== EXCERPT

Cainvas

Weather Classifcation

Credit: AITS Cainvas Community

Photo by Sergey Galtsev on Dribbble

Image tagging helps in selecting images based on content, especially useful in search engines and other similar applications. Here, we tag images based on the weather of the scene. There are two classes - cloudy, sunny.

In [1]:
import numpy as np
import pandas as pd
import matplotlib.pyplot as plt
from sklearn.metrics import confusion_matrix
from keras import layers, optimizers, models, preprocessing, losses, callbacks
import os
import random
from PIL import Image
import tensorflow as tf
import keras

Dataset

"Two-class Weather Classification" Cewu Lu, Di Lin, Jiaya Jia, Chi-Keung Tang IEEE Conference on Computer Vision and Pattern Recognition (CVPR), 2014

On Kaggle by Paula

In [2]:
!wget https://cainvas-static.s3.amazonaws.com/media/user_data/cainvas-admin/weather.zip
 
!unzip -qo weather.zip

!rm weather.zip
--2021-01-08 14:41:24--  https://cainvas-static.s3.amazonaws.com/media/user_data/cainvas-admin/weather.zip
Resolving cainvas-static.s3.amazonaws.com (cainvas-static.s3.amazonaws.com)... 52.219.64.72
Connecting to cainvas-static.s3.amazonaws.com (cainvas-static.s3.amazonaws.com)|52.219.64.72|:443... connected.
HTTP request sent, awaiting response... 200 OK
Length: 116150379 (111M) [application/zip]
Saving to: ‘weather.zip’

weather.zip         100%[===================>] 110.77M  91.2MB/s    in 1.2s    

2021-01-08 14:41:25 (91.2 MB/s) - ‘weather.zip’ saved [116150379/116150379]

In [3]:
# Loading the dataset

path = 'weather/'
input_shape = (256, 256, 3)    # default input shape while loading the images

batch = 64

# The train and test datasets
print("Train dataset")

====
== DATASET

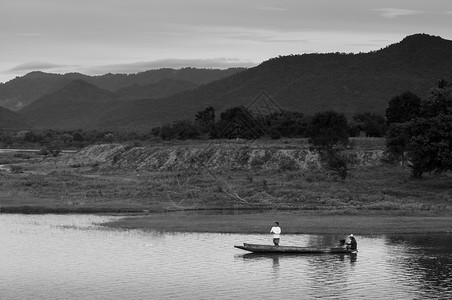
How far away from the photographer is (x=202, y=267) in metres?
47.9

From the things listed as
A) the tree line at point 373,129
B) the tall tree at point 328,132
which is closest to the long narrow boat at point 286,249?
the tree line at point 373,129

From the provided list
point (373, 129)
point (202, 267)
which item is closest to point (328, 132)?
point (373, 129)

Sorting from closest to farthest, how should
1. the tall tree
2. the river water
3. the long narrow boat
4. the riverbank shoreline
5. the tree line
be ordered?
the river water → the long narrow boat → the riverbank shoreline → the tree line → the tall tree

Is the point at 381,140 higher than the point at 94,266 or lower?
higher

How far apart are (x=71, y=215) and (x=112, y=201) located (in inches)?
377

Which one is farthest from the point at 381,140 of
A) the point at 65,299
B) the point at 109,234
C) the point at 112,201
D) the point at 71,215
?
the point at 65,299

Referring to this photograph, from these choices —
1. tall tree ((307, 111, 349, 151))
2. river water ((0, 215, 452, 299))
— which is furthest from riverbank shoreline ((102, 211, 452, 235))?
tall tree ((307, 111, 349, 151))

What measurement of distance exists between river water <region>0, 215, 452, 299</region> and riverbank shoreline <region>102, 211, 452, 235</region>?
2.59 meters

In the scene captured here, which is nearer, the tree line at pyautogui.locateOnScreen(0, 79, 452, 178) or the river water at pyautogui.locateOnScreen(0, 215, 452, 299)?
the river water at pyautogui.locateOnScreen(0, 215, 452, 299)

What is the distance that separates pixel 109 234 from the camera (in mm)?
61250

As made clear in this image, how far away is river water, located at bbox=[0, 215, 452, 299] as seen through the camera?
41.4m

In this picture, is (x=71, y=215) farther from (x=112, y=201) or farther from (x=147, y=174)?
(x=147, y=174)

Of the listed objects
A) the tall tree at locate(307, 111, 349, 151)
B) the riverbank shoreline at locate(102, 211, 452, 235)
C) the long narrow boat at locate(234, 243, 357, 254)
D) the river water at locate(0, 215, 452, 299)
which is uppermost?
the tall tree at locate(307, 111, 349, 151)

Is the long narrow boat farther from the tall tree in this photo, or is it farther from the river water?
the tall tree
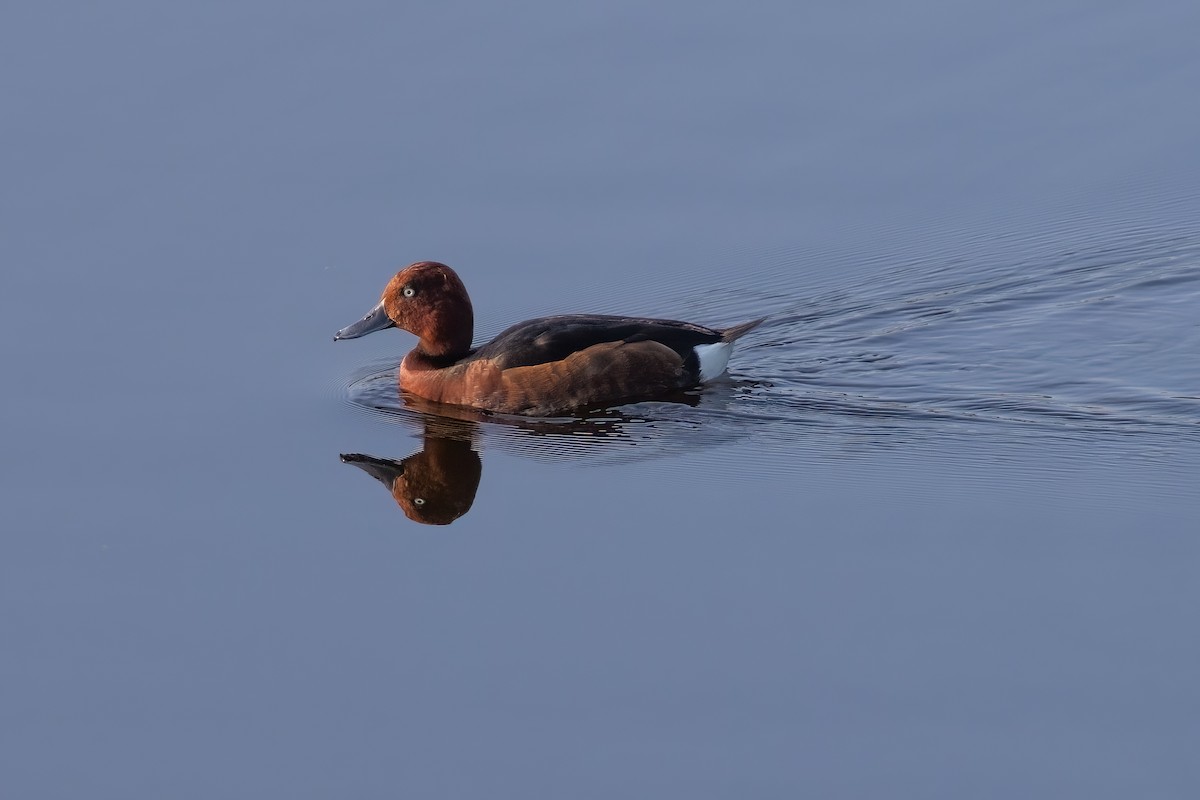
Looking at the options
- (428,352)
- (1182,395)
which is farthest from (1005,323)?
(428,352)

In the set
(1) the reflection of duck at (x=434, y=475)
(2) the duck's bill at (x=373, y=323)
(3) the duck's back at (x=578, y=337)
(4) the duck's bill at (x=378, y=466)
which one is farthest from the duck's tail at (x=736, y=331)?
(4) the duck's bill at (x=378, y=466)

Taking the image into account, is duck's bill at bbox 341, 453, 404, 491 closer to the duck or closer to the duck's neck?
the duck

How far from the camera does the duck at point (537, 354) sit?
34.2 ft

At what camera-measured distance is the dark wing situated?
10.3 metres

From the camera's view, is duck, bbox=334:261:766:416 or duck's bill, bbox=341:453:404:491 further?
duck, bbox=334:261:766:416

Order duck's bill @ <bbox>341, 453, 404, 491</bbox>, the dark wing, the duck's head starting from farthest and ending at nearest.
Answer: the duck's head
the dark wing
duck's bill @ <bbox>341, 453, 404, 491</bbox>

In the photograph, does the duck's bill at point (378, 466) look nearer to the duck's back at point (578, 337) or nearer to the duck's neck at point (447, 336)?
the duck's back at point (578, 337)

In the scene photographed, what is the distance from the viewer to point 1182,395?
9.84 m

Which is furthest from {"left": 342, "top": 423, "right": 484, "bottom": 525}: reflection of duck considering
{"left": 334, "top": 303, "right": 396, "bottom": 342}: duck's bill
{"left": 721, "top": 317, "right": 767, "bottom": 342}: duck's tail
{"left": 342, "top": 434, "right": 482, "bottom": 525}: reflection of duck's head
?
{"left": 721, "top": 317, "right": 767, "bottom": 342}: duck's tail

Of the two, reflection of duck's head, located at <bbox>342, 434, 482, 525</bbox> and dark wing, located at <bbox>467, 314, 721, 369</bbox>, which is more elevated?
dark wing, located at <bbox>467, 314, 721, 369</bbox>

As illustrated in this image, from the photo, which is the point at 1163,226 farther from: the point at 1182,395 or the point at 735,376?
the point at 735,376

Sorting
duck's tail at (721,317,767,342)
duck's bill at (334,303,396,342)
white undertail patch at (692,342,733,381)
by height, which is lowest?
white undertail patch at (692,342,733,381)

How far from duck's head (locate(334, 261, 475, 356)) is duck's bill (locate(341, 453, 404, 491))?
4.52 feet

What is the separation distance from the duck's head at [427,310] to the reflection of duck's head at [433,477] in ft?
3.39
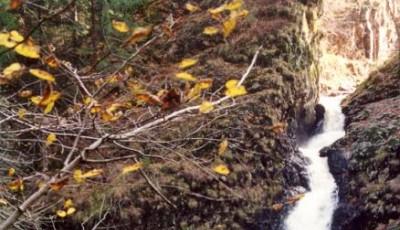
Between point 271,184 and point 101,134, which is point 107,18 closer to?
point 271,184

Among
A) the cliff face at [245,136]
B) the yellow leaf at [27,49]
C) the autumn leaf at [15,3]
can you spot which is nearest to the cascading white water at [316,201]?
the cliff face at [245,136]

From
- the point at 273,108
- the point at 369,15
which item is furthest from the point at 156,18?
the point at 369,15

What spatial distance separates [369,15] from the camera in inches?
720

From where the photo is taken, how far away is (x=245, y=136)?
994 cm

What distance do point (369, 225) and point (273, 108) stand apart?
10.8 feet

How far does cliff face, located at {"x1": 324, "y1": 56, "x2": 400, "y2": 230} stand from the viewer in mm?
8250

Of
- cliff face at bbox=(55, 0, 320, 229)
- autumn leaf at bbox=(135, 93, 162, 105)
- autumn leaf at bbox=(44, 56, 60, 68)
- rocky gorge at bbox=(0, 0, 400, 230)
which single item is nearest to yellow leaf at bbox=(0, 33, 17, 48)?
autumn leaf at bbox=(44, 56, 60, 68)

====

▶ _REQUIRED ACTIONS_:
**1.** Answer these about the weather classification notebook:
(a) Which two classes are the images tagged with?
(b) At which conference, and in what year, was the dataset's paper presented?
(c) What batch size does the notebook set?
**2.** Please proceed with the weather classification notebook, picking up right after its last line of code.

▶ _RESPONSE LIST_:
**1.**
(a) Cloudy and sunny.
(b) The IEEE Conference on Computer Vision and Pattern Recognition (CVPR), 2014.
(c) 64.

**2.**
train_ds = preprocessing.image_dataset_from_directory(path+'train', batch_size=batch, label_mode='binary')

print("Test dataset")
test_ds = preprocessing.image_dataset_from_directory(path+'test', batch_size=batch, label_mode='binary')
Train dataset
Found 10000 files belonging to 2 classes.
Test dataset
Found 253 files belonging to 2 classes.
In [4]:
# How many samples in each class

for t in ['train', 'test']:
    print('\n', t.upper())
    for x in os.listdir(path + t):
        print(x, ' - ', len(os.listdir(path + t + '/' + x)))
 TRAIN
sunny  -  5000
cloudy  -  5000

 TEST
sunny  -  153
cloudy  -  100

The train set is balanced while the test set is imbalanced. A confusion matrix can help in finding the accuracies.

In [5]:
# Looking into the class labels

class_names = train_ds.class_names

print("Train class names: ", train_ds.class_names)
print("Test class names: ", test_ds.class_names)
Train class names:  ['cloudy', 'sunny']
Test class names:  ['cloudy', 'sunny']

Visualization

In [6]:
num_samples = 4    # the number of samples to be displayed in each class

for x in class_names:
    plt.figure(figsize=(20, 20))

    filenames = os.listdir(path + 'train/' + x)

    for i in range(num_samples):
        ax = plt.subplot(1, num_samples, i + 1)
        img = Image.open(path +'train/' + x + '/' + filenames[i])
        plt.imshow(img)
        plt.title(x)
        plt.axis("off")